Please show every line of the records below that contains the word "series", copying each such line in full.

╭─ Data to examine

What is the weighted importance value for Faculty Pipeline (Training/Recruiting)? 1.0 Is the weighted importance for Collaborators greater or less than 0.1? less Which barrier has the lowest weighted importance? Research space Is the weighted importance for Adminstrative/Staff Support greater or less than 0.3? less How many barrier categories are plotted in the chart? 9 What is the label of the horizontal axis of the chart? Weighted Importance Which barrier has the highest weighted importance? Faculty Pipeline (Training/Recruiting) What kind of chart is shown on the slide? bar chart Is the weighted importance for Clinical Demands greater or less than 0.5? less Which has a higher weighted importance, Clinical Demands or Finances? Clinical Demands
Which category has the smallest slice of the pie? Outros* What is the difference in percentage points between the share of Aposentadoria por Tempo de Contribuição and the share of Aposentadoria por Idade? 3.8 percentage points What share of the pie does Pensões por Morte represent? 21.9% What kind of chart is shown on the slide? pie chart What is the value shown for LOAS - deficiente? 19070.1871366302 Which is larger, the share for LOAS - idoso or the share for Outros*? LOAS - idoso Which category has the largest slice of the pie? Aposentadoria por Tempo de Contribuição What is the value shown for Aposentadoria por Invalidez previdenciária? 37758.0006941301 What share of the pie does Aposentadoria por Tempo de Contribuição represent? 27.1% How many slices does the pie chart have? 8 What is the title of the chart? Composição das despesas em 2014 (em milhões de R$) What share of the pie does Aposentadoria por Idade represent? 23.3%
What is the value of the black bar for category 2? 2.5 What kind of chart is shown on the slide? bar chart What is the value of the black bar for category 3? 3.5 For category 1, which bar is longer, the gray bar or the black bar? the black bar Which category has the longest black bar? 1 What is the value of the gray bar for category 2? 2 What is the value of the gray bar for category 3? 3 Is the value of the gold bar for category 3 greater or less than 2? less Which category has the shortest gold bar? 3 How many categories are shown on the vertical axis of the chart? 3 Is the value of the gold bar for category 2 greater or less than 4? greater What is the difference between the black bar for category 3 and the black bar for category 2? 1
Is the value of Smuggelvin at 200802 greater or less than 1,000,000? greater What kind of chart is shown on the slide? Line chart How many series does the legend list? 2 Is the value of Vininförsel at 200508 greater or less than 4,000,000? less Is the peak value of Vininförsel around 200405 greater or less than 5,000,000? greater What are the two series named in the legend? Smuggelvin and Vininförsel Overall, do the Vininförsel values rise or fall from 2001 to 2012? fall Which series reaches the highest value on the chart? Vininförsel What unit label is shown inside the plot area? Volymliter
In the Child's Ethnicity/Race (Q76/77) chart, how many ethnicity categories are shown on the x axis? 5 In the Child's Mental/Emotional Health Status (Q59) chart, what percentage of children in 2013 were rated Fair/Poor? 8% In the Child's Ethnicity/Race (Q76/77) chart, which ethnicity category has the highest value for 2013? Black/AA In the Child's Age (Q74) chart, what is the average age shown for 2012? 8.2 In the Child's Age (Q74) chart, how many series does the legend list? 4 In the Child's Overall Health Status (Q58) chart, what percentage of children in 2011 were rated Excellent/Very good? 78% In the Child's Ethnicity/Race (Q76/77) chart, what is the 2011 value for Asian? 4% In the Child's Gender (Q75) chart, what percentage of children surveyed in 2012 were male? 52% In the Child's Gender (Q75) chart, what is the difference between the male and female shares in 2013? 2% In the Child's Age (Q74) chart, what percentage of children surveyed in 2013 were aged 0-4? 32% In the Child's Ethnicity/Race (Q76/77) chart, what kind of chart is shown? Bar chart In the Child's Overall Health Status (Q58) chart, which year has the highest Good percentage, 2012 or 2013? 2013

╰─

▸ **Solution to this problem**
Is the value of Smuggelvin at 200802 greater or less than 1,000,000? greater What kind of chart is shown on the slide? Line chart How many series does the legend list? 2 Is the value of Vininförsel at 200508 greater or less than 4,000,000? less Is the peak value of Vininförsel around 200405 greater or less than 5,000,000? greater What are the two series named in the legend? Smuggelvin and Vininförsel Overall, do the Vininförsel values rise or fall from 2001 to 2012? fall Which series reaches the highest value on the chart? Vininförsel What unit label is shown inside the plot area? Volymliter
In the Child's Ethnicity/Race (Q76/77) chart, how many ethnicity categories are shown on the x axis? 5 In the Child's Mental/Emotional Health Status (Q59) chart, what percentage of children in 2013 were rated Fair/Poor? 8% In the Child's Ethnicity/Race (Q76/77) chart, which ethnicity category has the highest value for 2013? Black/AA In the Child's Age (Q74) chart, what is the average age shown for 2012? 8.2 In the Child's Age (Q74) chart, how many series does the legend list? 4 In the Child's Overall Health Status (Q58) chart, what percentage of children in 2011 were rated Excellent/Very good? 78% In the Child's Ethnicity/Race (Q76/77) chart, what is the 2011 value for Asian? 4% In the Child's Gender (Q75) chart, what percentage of children surveyed in 2012 were male? 52% In the Child's Gender (Q75) chart, what is the difference between the male and female shares in 2013? 2% In the Child's Age (Q74) chart, what percentage of children surveyed in 2013 were aged 0-4? 32% In the Child's Ethnicity/Race (Q76/77) chart, what kind of chart is shown? Bar chart In the Child's Overall Health Status (Q58) chart, which year has the highest Good percentage, 2012 or 2013? 2013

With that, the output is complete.